Elucidating the molecular mechanisms behind drug resistance is challenging given the rarity of resistant cells, tumor heterogeneity, and plasticity of individual cancer cells. Current methods based on bulk analysis of tumor cell populations are insufficient to address how small subsets of melanoma cells can develop resistance to CDK4/6 inhibitors. By tracking thousands of cells at the single-cell level over multiple days, our strategy allows us to 1) isolate individual cells developing drug resistance and 2) monitor key steps to determine when and how subsets of cells develop drug resistance. Using these cutting-edge approaches, we will elucidate how drug-resistant cells differ from non-resistant cells and how these phenotypes contribute to CDK4/6 inhibitor resistance in BRAF-mutant melanoma.

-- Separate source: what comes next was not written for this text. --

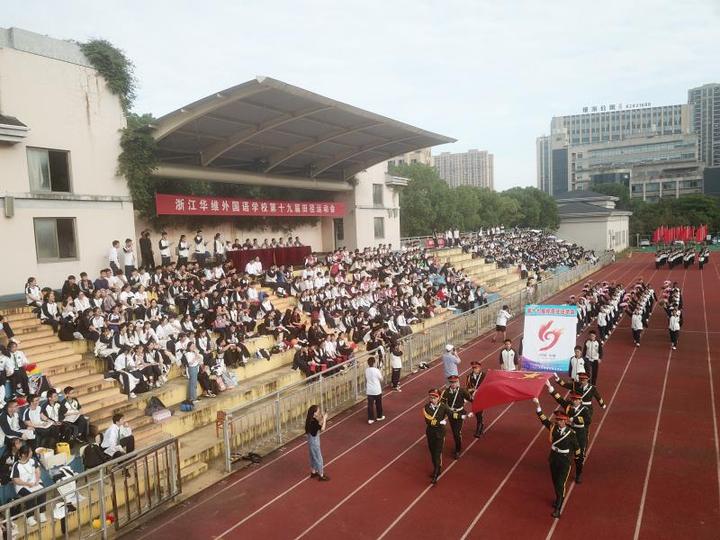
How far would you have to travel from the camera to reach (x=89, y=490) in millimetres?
6984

Outcomes from this proposal will provide new insights into the molecular mechanism underlying resistance and new therapeutic strategies to overcome resistance to CDK4/6 inhibitors in melanoma. This collaboration between basic and translational investigators has the potential to advance novel drug combinations into human clinical trials that will first focus on BRAF-mutant melanoma. If successful, we anticipate that our approach might be relevant for other types of melanoma and potentially other types of cancer.